Knowing me, I've probably read about this on the litblogosphere somewhere and forgotten all about it, but I did enjoy reading "How to start a crime list" in the Bookseller (13 April issue). A slight aside, my reading of Booksellers and Publishers Weeklies is like a nerve impulse: in quantal packets. We subscribe at work, but distribution through the office is erratic. Therefore you don't see a copy of either for weeks, then get six at once. Hence I am only just reading the 13 April issue on 15 May.
The above-mentioned article is an interview of Anthony Cheetham by Liz Bury. Mr Cheetham, who had helped to build up the very good Orion crime list, turns out to be the driving force behind the relatively new Quercus imprint, which has just won the Plus "new business of the year" award and is perhaps better known to you as publisher of The Tenderness of Wolves by Stef Penney, the overall Costa (formerly Whitbread) book prize winner this year.
The first book published by Quercus was Red Leaves by Thomas H. Cook, which I reviewed the other day. Quercus are presumably smart at marketing as I bought that book when it was first published because it was Amazon's then "deal of the week". Soon after publishing that, Mr Cheetham read the manuscript of Bad Debts by Peter Temple, which he snapped up cheap as it had been turned down in the past. With these two books, he felt he had the makings of a list. He likes crime fiction not only because 11 of the 50 current UK bestsellers are crime fiction titles, but because "It's a method of armchair travel, where you get a real sense of the place they're set in".
Other books published or to be published by Quercus, by 21 new and established writers, include The Shadow Maker Walker by Michael Waters (featuring Mr Negrui, the head of the serious crime squad in Ulan Bator), The Butcher's Boy by Thomas Perry, Diamond Dove by Adrian Hyland (set in the Outback with a half-Aboriginal hero), and The Coroner's Lunch (about the "charming" 72-year-old chief coroner of 1970s Laos). Maybe Peter of Detectives Beyond Borders should consider recommending his latest, as-yet untranslated Croatian discoveries to Mr Cheetham.
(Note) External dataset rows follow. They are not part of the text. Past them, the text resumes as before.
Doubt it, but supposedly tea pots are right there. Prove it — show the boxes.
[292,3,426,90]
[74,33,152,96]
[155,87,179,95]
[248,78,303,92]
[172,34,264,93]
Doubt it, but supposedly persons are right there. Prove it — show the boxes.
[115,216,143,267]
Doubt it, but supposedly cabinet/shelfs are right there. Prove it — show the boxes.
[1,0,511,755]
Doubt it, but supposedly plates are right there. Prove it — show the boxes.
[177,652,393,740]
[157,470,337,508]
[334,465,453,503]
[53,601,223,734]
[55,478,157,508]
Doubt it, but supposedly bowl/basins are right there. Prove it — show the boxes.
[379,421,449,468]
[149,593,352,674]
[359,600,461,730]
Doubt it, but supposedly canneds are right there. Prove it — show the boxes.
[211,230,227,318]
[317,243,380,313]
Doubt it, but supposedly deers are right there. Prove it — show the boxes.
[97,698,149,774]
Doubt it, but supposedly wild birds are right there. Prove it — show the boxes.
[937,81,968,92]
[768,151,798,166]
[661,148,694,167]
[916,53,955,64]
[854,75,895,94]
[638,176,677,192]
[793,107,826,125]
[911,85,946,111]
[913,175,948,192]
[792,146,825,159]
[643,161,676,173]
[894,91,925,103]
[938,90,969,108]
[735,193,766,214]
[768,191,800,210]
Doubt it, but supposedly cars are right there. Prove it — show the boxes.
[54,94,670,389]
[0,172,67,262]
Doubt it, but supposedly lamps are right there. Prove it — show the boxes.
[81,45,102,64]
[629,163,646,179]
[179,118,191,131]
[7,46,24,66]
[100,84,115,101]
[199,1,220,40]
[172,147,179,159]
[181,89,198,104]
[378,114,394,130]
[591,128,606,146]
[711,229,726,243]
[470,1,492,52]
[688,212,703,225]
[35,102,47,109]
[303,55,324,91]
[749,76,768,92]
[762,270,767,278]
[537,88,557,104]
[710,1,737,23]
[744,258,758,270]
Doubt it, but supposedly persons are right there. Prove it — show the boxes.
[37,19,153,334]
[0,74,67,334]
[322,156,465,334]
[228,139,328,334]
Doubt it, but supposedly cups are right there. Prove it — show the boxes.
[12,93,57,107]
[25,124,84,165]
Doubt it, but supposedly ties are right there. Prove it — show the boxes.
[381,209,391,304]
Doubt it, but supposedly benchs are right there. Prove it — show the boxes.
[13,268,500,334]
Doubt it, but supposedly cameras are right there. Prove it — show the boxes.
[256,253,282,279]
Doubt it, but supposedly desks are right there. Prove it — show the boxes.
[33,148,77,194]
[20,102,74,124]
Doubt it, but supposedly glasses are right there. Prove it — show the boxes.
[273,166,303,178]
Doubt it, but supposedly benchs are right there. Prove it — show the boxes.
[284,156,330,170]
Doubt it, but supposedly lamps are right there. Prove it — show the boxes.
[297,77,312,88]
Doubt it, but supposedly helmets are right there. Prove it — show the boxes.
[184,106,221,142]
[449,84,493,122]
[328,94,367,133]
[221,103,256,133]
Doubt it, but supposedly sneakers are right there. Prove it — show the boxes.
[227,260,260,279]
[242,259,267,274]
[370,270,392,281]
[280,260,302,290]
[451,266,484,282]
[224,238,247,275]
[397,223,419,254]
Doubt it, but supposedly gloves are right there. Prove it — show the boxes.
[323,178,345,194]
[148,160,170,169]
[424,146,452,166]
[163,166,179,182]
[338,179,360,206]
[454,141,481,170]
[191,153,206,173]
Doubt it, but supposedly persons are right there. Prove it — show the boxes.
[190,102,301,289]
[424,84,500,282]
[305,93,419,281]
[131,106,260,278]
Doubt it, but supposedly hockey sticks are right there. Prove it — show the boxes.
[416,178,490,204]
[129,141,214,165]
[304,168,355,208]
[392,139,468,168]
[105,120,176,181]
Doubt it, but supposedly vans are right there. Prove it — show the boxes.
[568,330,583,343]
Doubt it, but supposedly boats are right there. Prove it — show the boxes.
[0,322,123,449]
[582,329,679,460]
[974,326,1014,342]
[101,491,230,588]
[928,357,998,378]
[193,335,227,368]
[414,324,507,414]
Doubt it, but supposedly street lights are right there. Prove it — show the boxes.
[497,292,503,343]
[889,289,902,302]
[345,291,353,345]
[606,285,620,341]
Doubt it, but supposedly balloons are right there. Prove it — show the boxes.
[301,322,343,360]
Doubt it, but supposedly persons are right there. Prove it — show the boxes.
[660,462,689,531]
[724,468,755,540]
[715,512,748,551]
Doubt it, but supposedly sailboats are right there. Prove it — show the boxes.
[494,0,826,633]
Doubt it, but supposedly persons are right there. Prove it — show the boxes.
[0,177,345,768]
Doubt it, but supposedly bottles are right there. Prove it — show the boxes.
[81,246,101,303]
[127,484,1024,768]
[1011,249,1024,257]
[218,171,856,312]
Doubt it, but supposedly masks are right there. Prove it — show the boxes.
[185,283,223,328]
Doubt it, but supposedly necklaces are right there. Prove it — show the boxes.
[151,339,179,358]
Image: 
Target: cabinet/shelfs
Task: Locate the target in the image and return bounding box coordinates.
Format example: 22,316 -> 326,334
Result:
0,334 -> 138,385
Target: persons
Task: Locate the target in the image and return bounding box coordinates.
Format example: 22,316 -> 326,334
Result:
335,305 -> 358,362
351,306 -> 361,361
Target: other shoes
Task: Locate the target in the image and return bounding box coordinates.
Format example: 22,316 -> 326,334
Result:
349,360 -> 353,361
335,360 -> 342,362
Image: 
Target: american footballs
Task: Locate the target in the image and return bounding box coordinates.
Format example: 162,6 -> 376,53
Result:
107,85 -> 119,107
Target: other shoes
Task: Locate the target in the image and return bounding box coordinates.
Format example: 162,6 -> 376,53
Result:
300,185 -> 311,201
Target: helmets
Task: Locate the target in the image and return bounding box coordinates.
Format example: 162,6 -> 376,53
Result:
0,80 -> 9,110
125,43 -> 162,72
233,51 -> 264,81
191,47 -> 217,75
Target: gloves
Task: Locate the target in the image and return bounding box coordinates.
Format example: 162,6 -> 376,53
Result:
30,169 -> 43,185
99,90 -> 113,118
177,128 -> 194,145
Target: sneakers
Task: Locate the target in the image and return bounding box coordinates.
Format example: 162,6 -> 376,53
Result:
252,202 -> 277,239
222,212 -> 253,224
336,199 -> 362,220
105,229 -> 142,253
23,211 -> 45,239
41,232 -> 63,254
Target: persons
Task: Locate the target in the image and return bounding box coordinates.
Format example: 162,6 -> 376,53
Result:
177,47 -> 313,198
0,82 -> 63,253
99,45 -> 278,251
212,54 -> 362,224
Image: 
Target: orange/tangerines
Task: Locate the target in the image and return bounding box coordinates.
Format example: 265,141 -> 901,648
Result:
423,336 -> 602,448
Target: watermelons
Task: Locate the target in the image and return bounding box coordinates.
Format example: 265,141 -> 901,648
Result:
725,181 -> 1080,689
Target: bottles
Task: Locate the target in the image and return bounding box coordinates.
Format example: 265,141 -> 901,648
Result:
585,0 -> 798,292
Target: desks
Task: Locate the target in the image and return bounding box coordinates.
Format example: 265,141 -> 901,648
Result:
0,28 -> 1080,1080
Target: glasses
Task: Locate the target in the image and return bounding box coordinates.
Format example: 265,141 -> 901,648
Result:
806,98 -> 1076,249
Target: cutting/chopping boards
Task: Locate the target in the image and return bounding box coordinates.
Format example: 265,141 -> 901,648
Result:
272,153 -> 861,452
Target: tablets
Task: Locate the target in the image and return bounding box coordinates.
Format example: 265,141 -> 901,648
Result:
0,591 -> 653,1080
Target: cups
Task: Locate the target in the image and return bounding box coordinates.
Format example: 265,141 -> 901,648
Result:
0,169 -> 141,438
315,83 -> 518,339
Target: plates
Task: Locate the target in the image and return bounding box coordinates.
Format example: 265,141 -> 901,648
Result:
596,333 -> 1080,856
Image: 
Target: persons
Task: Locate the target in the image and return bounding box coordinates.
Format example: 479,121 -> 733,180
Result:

What Anthony Cheetham looks for in a manuscript: sophisticated prose, with excitement and colour; an interesting setting, graphically portrayed; a central character with charm and appeal; a gripping mystery or crime; forensic stories for readers with a crime-lab fascination; and detailed procedural work that reveals life in a cop shop. That's all, sounds easy enough.